Some unpledged delegates may face difficult decisions in July. Many elected officials who have endorsed Clinton come from states where Sanders won the popular vote, and they could face primary opposition and angry constituents if they stand by Clinton at the convention.

"They serve the master who's decided what is electable...What does electability mean if it's not based on what voters are saying?" Arnesen said.

Wasserman Schultz indicated in an interview with CNN earlier this year that the superdelegate system protects establishment Democrats from challenges by grassroots activists.

"Unpledged delegates exist really to make sure that party leaders and elected officials don't have to be in a position where they are running against grassroots activists," she said in February.

Superdelegates factored heavily in the 2008 Democratic primaries too. Even after she fell behind Barack Obama in the pledged delegate count, Clinton believed the unpledged delegates could be convinced she was the stronger candidate, and she emphasized in public comments that they could switch candidates if the circumstances in the race changed.

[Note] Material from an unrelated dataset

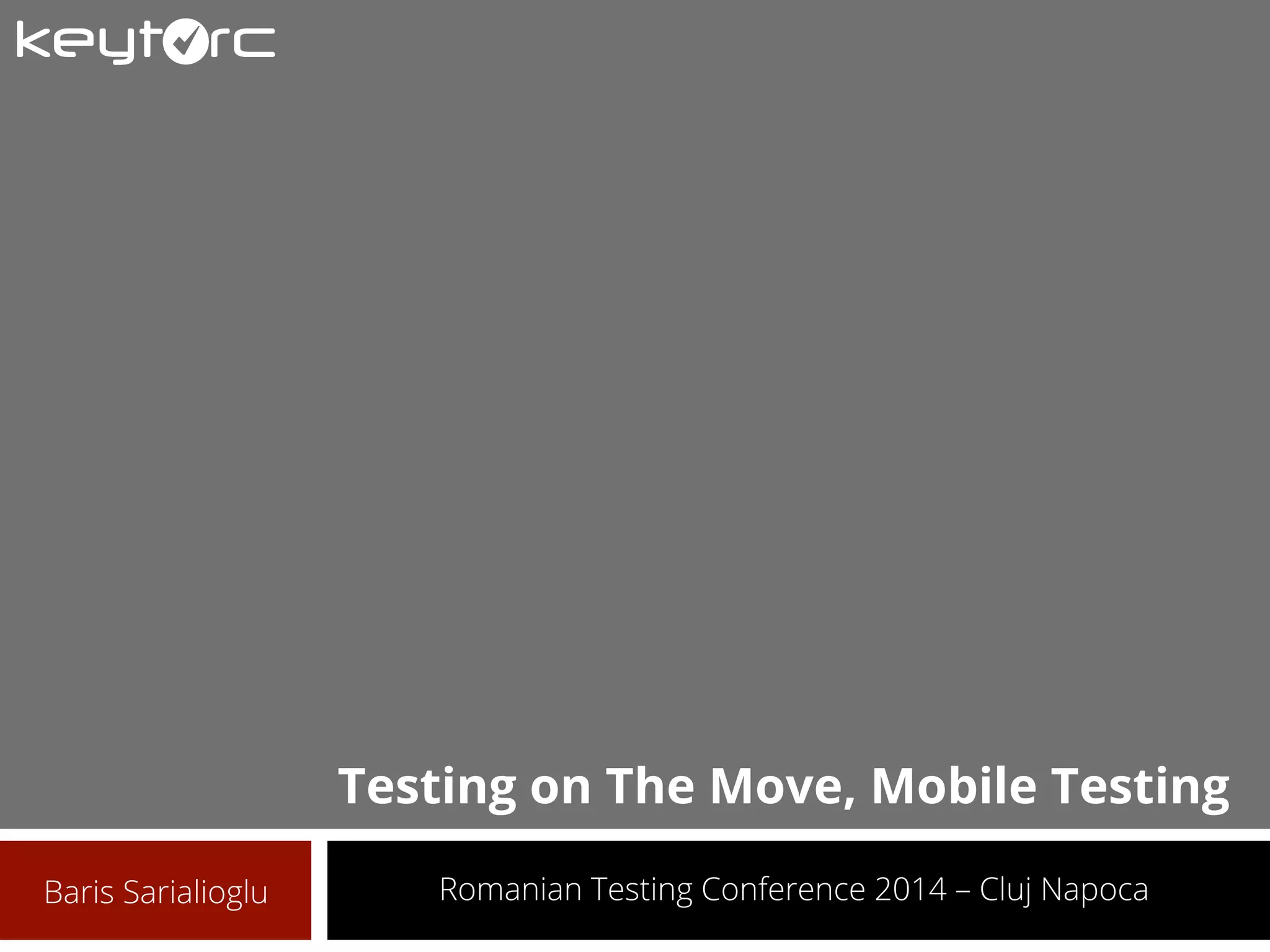 keytorc

Testing on The Move, Mobile Testing

Baris Sarialioglu

Romanian Testing Conference 2014 – Cluj Napoca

"The whole idea of superdelegates is they are supposed to exercise their independent judgment," Clinton said in a February 2008 interview with Tavis Smiley. "Now, it can be on the basis of anything and there is no requirement that it stay on one candidate. It can move because that independent judgment of who would be the best president, who would be the best nominee, who has the best chance to win is obviously going to be affected by the evolving nature of the campaign."

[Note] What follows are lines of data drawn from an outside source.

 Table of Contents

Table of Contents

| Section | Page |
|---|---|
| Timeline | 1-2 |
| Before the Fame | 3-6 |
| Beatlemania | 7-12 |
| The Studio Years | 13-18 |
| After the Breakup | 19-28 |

With the Democratic National Convention approaching, Clinton sought to change the minds of some superdelegates who had decided to support Obama. She ultimately suspended her campaign in June and conceded the nomination to Obama, though.

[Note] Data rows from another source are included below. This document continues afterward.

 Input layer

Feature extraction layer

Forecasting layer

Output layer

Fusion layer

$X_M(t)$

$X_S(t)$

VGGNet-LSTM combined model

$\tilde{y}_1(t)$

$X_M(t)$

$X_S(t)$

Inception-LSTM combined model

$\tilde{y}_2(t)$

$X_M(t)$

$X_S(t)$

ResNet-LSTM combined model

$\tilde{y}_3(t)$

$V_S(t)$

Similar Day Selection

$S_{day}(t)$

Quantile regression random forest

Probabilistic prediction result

Tad Devine, chief strategist for the 2016 Sanders campaign, wrote in a 2008 op-ed column that superdelegates should make their decision after the states vote and help ratify the results of the primaries to unite the party, rather than choosing a candidate months in advance.

"If the superdelegates determine the party's nominee before primary and caucus voters have rendered a clear verdict," he said at the time, "Democrats risk losing the trust that we are building with voters today."

Many of those concerns still exist today, but the prospect remains that there will not be a clear verdict at the end of the primaries and the superdelegates will ultimately make the choice between Clinton and Sanders for the party.

A Sanders victory in New York would shake up the race and create an opportunity for unpledged delegates to abandon Clinton and align themselves with the grassroots Democrats who support him.

"It's a get-out-of-jail pass for a lot of the superdelegates," Arnesen said.

Sanders currently lags behind Clinton in all New York polls, but the margin varies from one point to 18 points. If he wins Wisconsin, Arnesen suggested Sanders will have two other advantages in New York besides the momentum that brings. One is his position on fracking, which many upstate voters agree with. The other is that he predicted the creation of offshore tax shelters that have been revealed by the leaked Panama Papers this week.

She emphasized the drastic change in the circumstances of the race since many of the unpledged delegates decided to support Clinton. Sanders may be able to show them the energy and enthusiasm behind his campaign and convince them that he represents the will of the Democratic base.

Arnesen expects that in the coming weeks many superdelegates who backed Clinton months ago when she faced no serious challenge for the nomination will "have a come-to-Jesus moment" and reconsider.

"It was a no-brainer," she said of their original decision. "Now, guess what, it's something you have to think about."